Jessica Valenti, The Guardian:

Before the mass murder he allegedly committed, 22-year-old Rodger – also said to have been killed Friday night – made several YouTube videos complaining that he was a virgin and that beautiful women wouldn’t pay attention to him. In one, he calmly outlined how he would “slaughter every single spoiled, stuck-up, blond slut I see”.

According to his family, Rodger was seeking psychiatric treatment. But to dismiss this as a case of a lone “madman” would be a mistake.

It not only stigmatizes the mentally ill – who are much more likely to be victims of violence than perpetrators of it – but glosses over the role that misogyny and gun culture play (and just how foreseeable violence like this is) in a sexist society. After all, while it is unclear what role Rodger’s reportedly poor mental health played in the alleged crime, the role of misogyny is obvious.

Any mention of video games in this column? No.

Relevant to video game culture? Hugely.

I continually praise and promote Polygon for continuing to cover controversial topics such as gender in gaming (amongst many others); be it the portrayal of female charactershostility toward female gamers, the privilege of male gamers, or women working in the games industry. However, as these articles are published, many in the community appear irritated by the growth of cultural focus on gaming websites. It is infuriating to see these types of pieces battered down by ignorant rants, chalked-up as “click bait,” or dismissed by a community who just wants to “have fun.” It’s a shame that a community built around “fun” attempts to put such important conversations to bed the instant they are published.

▸ RAW RECORDS
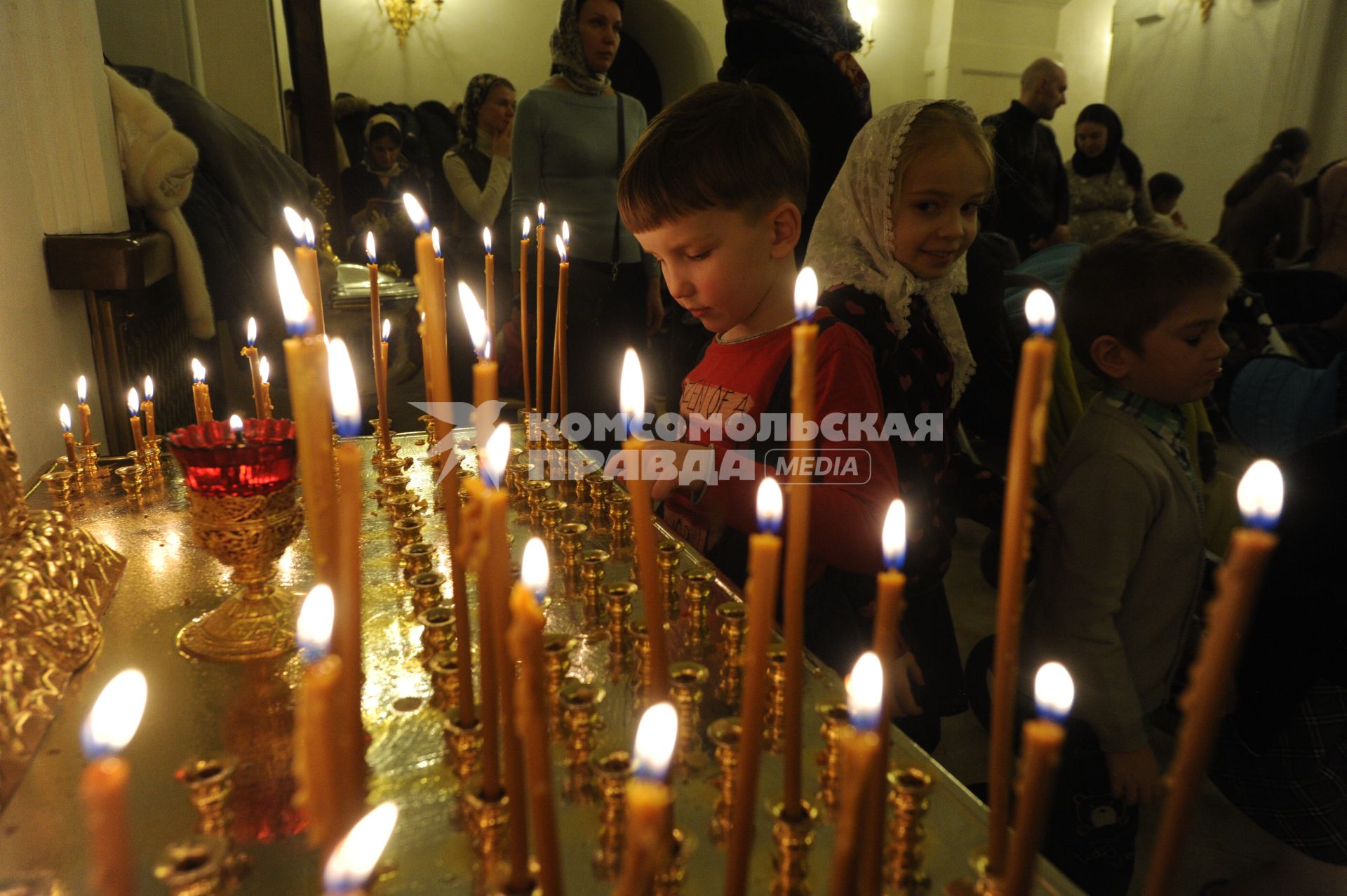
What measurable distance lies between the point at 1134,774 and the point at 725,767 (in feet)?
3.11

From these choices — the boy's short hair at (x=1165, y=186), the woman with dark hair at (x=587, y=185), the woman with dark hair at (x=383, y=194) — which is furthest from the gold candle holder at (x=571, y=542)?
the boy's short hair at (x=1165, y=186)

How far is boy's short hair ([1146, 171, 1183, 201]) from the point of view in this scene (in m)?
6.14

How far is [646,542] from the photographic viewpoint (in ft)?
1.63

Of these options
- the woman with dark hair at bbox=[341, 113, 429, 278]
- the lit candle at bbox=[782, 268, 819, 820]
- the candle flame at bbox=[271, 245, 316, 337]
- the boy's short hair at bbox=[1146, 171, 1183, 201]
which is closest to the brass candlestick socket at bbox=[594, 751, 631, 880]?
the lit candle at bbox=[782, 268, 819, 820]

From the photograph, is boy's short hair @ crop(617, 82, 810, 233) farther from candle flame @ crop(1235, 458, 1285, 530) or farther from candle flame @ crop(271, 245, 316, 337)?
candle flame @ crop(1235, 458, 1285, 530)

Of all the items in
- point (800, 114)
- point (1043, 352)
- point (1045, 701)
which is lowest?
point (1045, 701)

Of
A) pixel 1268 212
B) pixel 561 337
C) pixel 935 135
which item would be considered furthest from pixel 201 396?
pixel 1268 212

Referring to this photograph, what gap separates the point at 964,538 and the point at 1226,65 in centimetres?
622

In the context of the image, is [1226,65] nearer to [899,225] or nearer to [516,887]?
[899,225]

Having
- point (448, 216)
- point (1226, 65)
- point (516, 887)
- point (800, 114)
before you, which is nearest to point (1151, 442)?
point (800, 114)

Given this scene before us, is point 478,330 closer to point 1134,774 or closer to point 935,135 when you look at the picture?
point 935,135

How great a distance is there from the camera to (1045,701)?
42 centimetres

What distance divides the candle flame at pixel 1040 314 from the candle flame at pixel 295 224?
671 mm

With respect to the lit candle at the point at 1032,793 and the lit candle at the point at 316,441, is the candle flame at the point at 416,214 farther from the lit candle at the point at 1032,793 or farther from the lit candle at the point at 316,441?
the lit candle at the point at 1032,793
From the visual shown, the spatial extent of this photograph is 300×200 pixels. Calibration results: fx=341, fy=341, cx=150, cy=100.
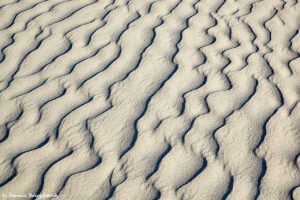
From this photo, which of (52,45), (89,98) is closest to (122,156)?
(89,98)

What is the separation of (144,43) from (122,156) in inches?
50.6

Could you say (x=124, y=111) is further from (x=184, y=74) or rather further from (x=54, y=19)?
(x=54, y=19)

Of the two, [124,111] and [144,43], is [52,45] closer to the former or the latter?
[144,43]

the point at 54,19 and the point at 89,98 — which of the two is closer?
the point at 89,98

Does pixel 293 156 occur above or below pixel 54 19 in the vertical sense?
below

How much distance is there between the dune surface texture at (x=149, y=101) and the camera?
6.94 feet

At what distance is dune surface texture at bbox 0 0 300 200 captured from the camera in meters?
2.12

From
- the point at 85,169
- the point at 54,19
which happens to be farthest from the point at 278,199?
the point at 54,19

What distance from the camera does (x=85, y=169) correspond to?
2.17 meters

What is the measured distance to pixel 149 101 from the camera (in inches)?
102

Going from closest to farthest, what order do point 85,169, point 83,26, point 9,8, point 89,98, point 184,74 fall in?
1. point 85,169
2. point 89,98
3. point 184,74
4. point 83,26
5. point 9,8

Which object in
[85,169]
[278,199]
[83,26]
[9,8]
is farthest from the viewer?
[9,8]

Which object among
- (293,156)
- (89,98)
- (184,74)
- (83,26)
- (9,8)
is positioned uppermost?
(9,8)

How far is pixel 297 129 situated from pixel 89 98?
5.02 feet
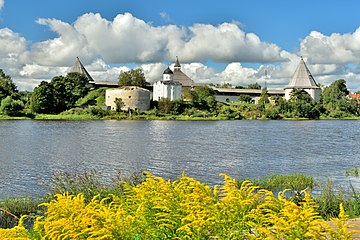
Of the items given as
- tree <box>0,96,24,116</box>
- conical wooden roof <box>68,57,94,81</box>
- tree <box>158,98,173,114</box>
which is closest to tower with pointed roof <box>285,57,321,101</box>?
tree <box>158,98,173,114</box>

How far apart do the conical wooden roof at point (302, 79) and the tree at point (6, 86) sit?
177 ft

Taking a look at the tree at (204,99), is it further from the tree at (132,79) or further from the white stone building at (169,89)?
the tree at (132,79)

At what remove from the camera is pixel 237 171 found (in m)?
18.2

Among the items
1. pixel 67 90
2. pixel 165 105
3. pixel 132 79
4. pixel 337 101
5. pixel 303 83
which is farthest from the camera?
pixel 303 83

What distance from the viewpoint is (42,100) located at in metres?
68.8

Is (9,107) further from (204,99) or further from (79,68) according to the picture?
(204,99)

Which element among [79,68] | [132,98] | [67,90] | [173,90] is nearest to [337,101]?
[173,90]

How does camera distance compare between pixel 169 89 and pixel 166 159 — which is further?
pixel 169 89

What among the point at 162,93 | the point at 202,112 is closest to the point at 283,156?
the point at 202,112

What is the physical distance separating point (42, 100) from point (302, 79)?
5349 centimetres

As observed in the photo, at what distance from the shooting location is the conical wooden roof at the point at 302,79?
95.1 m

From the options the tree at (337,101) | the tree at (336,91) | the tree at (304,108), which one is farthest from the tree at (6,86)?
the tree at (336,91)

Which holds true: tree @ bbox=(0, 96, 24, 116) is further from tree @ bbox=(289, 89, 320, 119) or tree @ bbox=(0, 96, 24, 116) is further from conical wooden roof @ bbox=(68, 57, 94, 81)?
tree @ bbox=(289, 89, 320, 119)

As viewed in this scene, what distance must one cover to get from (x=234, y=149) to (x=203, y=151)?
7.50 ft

--

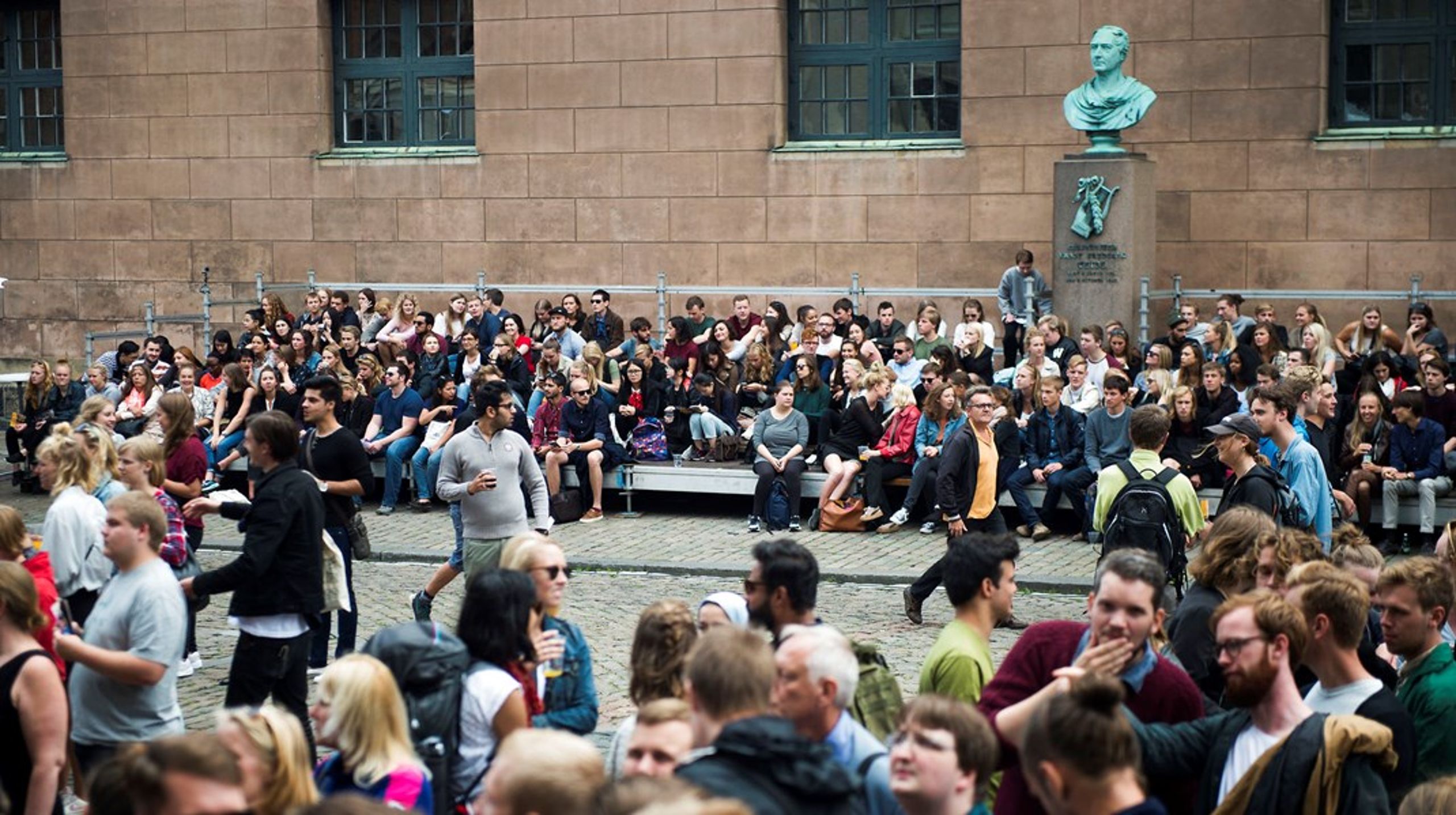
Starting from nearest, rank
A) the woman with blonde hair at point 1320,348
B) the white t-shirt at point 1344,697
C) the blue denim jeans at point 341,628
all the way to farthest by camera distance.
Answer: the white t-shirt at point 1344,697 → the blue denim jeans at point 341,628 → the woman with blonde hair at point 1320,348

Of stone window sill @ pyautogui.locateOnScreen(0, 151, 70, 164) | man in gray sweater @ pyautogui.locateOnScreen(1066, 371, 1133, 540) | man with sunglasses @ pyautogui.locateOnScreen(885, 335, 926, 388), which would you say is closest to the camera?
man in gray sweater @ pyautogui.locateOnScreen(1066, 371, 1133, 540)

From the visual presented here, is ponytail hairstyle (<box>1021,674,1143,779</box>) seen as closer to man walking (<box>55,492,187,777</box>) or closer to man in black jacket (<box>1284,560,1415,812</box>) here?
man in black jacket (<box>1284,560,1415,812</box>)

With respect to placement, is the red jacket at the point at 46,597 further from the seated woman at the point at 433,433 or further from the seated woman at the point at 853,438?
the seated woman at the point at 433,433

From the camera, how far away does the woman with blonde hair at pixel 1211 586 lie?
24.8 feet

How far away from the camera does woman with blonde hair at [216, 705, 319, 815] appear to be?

--

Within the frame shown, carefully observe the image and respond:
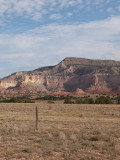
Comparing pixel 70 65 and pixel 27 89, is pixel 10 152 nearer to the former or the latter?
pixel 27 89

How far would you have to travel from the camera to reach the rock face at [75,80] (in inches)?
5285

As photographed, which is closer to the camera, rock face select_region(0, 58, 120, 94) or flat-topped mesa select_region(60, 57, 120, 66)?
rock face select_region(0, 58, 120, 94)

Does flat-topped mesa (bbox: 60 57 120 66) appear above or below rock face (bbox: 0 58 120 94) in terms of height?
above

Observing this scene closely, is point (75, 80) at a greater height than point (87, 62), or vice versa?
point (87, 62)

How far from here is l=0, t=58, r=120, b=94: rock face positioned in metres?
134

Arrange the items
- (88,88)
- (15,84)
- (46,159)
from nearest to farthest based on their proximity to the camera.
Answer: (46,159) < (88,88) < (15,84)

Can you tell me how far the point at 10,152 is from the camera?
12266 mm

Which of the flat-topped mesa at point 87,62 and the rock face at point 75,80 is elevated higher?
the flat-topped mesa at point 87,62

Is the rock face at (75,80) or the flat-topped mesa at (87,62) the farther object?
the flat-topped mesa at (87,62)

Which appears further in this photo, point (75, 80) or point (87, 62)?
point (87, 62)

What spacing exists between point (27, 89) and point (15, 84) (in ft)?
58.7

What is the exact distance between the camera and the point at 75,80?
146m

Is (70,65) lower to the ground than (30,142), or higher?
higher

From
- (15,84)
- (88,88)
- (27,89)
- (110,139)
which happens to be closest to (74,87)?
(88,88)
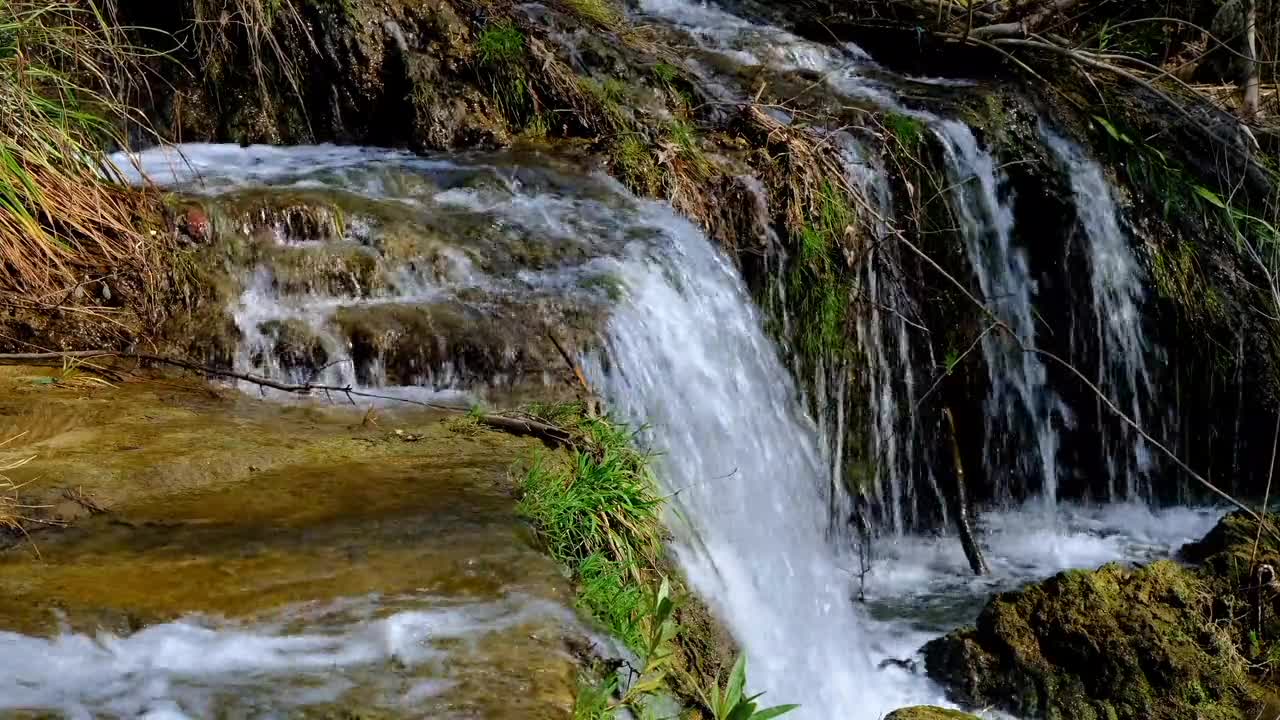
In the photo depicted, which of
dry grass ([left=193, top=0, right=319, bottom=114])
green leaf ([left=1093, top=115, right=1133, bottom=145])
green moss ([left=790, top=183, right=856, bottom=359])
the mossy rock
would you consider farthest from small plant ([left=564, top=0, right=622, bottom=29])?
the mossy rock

▸ WHAT IS NEEDED
Duplicate the passage on misogyny and gaming culture word for word, between "Before the mass" and "be a mistake.", inclusive. The lines above come from a source separate from the passage.

▸ EXERCISE RESULT
Before the mass murder he allegedly committed, 22-year-old Rodger – also said to have been killed Friday night – made several YouTube videos complaining that he was a virgin and that beautiful women wouldn’t pay attention to him. In one, he calmly outlined how he would “slaughter every single spoiled, stuck-up, blond slut I see”.

According to his family, Rodger was seeking psychiatric treatment. But to dismiss this as a case of a lone “madman” would be a mistake.